__PROBLEM__
Set down every entry below exactly as it stands.

[Opening SUPPLIED RECORDS section]

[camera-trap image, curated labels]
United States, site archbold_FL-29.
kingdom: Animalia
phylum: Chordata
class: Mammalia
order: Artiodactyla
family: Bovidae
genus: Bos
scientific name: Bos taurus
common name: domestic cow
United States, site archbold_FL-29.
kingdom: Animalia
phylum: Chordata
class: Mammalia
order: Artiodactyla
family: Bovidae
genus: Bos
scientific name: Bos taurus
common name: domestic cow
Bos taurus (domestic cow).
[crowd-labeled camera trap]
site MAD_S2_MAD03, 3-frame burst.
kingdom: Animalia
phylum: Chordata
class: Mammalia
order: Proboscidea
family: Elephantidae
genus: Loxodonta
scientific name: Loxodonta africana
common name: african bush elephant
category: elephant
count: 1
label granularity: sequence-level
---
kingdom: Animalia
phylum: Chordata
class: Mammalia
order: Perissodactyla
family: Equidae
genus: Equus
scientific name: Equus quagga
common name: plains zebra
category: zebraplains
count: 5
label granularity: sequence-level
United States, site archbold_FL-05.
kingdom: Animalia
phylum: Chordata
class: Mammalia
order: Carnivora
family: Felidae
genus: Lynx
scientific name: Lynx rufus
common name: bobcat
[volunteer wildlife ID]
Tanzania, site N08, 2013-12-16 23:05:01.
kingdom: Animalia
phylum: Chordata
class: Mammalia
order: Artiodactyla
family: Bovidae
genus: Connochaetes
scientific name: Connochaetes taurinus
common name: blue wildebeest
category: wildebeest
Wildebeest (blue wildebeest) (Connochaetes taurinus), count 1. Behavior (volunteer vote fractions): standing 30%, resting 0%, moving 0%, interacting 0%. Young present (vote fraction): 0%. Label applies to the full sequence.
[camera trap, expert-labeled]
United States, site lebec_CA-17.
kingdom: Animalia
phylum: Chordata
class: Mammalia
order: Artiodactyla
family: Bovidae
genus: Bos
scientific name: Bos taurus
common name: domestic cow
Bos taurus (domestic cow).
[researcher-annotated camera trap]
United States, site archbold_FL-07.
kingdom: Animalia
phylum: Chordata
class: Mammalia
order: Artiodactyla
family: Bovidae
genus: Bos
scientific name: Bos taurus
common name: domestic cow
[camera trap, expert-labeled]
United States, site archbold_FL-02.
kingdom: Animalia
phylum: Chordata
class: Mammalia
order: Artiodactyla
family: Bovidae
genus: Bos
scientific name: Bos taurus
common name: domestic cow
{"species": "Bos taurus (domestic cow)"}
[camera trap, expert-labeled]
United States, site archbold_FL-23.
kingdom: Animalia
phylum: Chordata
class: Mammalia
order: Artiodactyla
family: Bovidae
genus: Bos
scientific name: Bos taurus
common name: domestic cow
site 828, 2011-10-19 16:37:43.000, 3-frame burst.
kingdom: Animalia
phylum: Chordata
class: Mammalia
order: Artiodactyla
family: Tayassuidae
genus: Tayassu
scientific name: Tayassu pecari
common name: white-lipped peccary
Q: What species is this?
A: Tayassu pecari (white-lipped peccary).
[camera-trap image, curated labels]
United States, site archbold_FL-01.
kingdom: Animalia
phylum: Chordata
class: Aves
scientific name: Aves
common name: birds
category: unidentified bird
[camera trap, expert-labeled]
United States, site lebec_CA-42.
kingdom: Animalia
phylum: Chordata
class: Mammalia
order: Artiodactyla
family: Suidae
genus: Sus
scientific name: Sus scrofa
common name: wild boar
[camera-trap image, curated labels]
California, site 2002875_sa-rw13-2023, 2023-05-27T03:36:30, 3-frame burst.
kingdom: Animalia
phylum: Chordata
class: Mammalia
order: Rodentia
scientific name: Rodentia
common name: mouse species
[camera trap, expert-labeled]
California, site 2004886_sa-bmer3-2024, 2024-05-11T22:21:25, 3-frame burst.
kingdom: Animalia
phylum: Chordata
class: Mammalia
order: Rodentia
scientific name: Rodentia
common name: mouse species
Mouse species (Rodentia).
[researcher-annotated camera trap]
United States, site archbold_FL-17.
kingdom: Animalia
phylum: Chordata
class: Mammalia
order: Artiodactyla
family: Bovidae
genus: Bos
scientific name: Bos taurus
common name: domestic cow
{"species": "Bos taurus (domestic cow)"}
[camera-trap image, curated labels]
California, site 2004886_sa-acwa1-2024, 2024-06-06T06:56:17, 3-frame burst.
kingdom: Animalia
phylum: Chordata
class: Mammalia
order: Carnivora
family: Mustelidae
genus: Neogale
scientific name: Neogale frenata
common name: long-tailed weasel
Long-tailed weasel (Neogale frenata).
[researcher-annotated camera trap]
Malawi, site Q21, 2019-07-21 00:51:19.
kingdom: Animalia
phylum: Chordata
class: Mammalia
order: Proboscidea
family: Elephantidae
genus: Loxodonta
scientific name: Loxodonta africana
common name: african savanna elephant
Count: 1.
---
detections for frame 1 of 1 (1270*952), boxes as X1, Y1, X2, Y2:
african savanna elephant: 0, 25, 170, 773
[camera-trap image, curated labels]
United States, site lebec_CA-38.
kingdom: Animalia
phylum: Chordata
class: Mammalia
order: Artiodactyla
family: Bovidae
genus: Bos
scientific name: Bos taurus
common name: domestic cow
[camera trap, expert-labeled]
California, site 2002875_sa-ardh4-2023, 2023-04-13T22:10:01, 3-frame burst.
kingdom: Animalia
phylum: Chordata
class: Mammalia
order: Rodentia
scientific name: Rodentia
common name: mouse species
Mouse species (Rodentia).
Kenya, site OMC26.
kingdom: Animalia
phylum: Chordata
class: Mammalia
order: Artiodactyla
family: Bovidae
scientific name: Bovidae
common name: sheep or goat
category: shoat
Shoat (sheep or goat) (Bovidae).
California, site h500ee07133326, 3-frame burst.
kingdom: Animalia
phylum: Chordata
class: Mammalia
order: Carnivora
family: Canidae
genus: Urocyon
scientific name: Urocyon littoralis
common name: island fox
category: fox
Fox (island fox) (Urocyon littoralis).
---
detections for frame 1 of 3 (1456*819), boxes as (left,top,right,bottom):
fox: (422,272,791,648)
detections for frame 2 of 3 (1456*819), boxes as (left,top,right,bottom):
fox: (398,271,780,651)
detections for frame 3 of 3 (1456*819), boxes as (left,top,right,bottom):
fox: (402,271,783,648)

[Closing SUPPLIED RECORDS section]

__RESPONSE__
[camera-trap image, curated labels]
United States, site archbold_FL-29.
kingdom: Animalia
phylum: Chordata
class: Mammalia
order: Artiodactyla
family: Bovidae
genus: Bos
scientific name: Bos taurus
common name: domestic cow
United States, site archbold_FL-29.
kingdom: Animalia
phylum: Chordata
class: Mammalia
order: Artiodactyla
family: Bovidae
genus: Bos
scientific name: Bos taurus
common name: domestic cow
Bos taurus (domestic cow).
[crowd-labeled camera trap]
site MAD_S2_MAD03, 3-frame burst.
kingdom: Animalia
phylum: Chordata
class: Mammalia
order: Proboscidea
family: Elephantidae
genus: Loxodonta
scientific name: Loxodonta africana
common name: african bush elephant
category: elephant
count: 1
label granularity: sequence-level
---
kingdom: Animalia
phylum: Chordata
class: Mammalia
order: Perissodactyla
family: Equidae
genus: Equus
scientific name: Equus quagga
common name: plains zebra
category: zebraplains
count: 5
label granularity: sequence-level
United States, site archbold_FL-05.
kingdom: Animalia
phylum: Chordata
class: Mammalia
order: Carnivora
family: Felidae
genus: Lynx
scientific name: Lynx rufus
common name: bobcat
[volunteer wildlife ID]
Tanzania, site N08, 2013-12-16 23:05:01.
kingdom: Animalia
phylum: Chordata
class: Mammalia
order: Artiodactyla
family: Bovidae
genus: Connochaetes
scientific name: Connochaetes taurinus
common name: blue wildebeest
category: wildebeest
Wildebeest (blue wildebeest) (Connochaetes taurinus), count 1. Behavior (volunteer vote fractions): standing 30%, resting 0%, moving 0%, interacting 0%. Young present (vote fraction): 0%. Label applies to the full sequence.
[camera trap, expert-labeled]
United States, site lebec_CA-17.
kingdom: Animalia
phylum: Chordata
class: Mammalia
order: Artiodactyla
family: Bovidae
genus: Bos
scientific name: Bos taurus
common name: domestic cow
Bos taurus (domestic cow).
[researcher-annotated camera trap]
United States, site archbold_FL-07.
kingdom: Animalia
phylum: Chordata
class: Mammalia
order: Artiodactyla
family: Bovidae
genus: Bos
scientific name: Bos taurus
common name: domestic cow
[camera trap, expert-labeled]
United States, site archbold_FL-02.
kingdom: Animalia
phylum: Chordata
class: Mammalia
order: Artiodactyla
family: Bovidae
genus: Bos
scientific name: Bos taurus
common name: domestic cow
{"species": "Bos taurus (domestic cow)"}
[camera trap, expert-labeled]
United States, site archbold_FL-23.
kingdom: Animalia
phylum: Chordata
class: Mammalia
order: Artiodactyla
family: Bovidae
genus: Bos
scientific name: Bos taurus
common name: domestic cow
site 828, 2011-10-19 16:37:43.000, 3-frame burst.
kingdom: Animalia
phylum: Chordata
class: Mammalia
order: Artiodactyla
family: Tayassuidae
genus: Tayassu
scientific name: Tayassu pecari
common name: white-lipped peccary
Q: What species is this?
A: Tayassu pecari (white-lipped peccary).
[camera-trap image, curated labels]
United States, site archbold_FL-01.
kingdom: Animalia
phylum: Chordata
class: Aves
scientific name: Aves
common name: birds
category: unidentified bird
[camera trap, expert-labeled]
United States, site lebec_CA-42.
kingdom: Animalia
phylum: Chordata
class: Mammalia
order: Artiodactyla
family: Suidae
genus: Sus
scientific name: Sus scrofa
common name: wild boar
[camera-trap image, curated labels]
California, site 2002875_sa-rw13-2023, 2023-05-27T03:36:30, 3-frame burst.
kingdom: Animalia
phylum: Chordata
class: Mammalia
order: Rodentia
scientific name: Rodentia
common name: mouse species
[camera trap, expert-labeled]
California, site 2004886_sa-bmer3-2024, 2024-05-11T22:21:25, 3-frame burst.
kingdom: Animalia
phylum: Chordata
class: Mammalia
order: Rodentia
scientific name: Rodentia
common name: mouse species
Mouse species (Rodentia).
[researcher-annotated camera trap]
United States, site archbold_FL-17.
kingdom: Animalia
phylum: Chordata
class: Mammalia
order: Artiodactyla
family: Bovidae
genus: Bos
scientific name: Bos taurus
common name: domestic cow
{"species": "Bos taurus (domestic cow)"}
[camera-trap image, curated labels]
California, site 2004886_sa-acwa1-2024, 2024-06-06T06:56:17, 3-frame burst.
kingdom: Animalia
phylum: Chordata
class: Mammalia
order: Carnivora
family: Mustelidae
genus: Neogale
scientific name: Neogale frenata
common name: long-tailed weasel
Long-tailed weasel (Neogale frenata).
[researcher-annotated camera trap]
Malawi, site Q21, 2019-07-21 00:51:19.
kingdom: Animalia
phylum: Chordata
class: Mammalia
order: Proboscidea
family: Elephantidae
genus: Loxodonta
scientific name: Loxodonta africana
common name: african savanna elephant
Count: 1.
---
detections for frame 1 of 1 (1270*952), boxes as X1, Y1, X2, Y2:
african savanna elephant: 0, 25, 170, 773
[camera-trap image, curated labels]
United States, site lebec_CA-38.
kingdom: Animalia
phylum: Chordata
class: Mammalia
order: Artiodactyla
family: Bovidae
genus: Bos
scientific name: Bos taurus
common name: domestic cow
[camera trap, expert-labeled]
California, site 2002875_sa-ardh4-2023, 2023-04-13T22:10:01, 3-frame burst.
kingdom: Animalia
phylum: Chordata
class: Mammalia
order: Rodentia
scientific name: Rodentia
common name: mouse species
Mouse species (Rodentia).
Kenya, site OMC26.
kingdom: Animalia
phylum: Chordata
class: Mammalia
order: Artiodactyla
family: Bovidae
scientific name: Bovidae
common name: sheep or goat
category: shoat
Shoat (sheep or goat) (Bovidae).
California, site h500ee07133326, 3-frame burst.
kingdom: Animalia
phylum: Chordata
class: Mammalia
order: Carnivora
family: Canidae
genus: Urocyon
scientific name: Urocyon littoralis
common name: island fox
category: fox
Fox (island fox) (Urocyon littoralis).
---
detections for frame 1 of 3 (1456*819), boxes as (left,top,right,bottom):
fox: (422,272,791,648)
detections for frame 2 of 3 (1456*819), boxes as (left,top,right,bottom):
fox: (398,271,780,651)
detections for frame 3 of 3 (1456*819), boxes as (left,top,right,bottom):
fox: (402,271,783,648)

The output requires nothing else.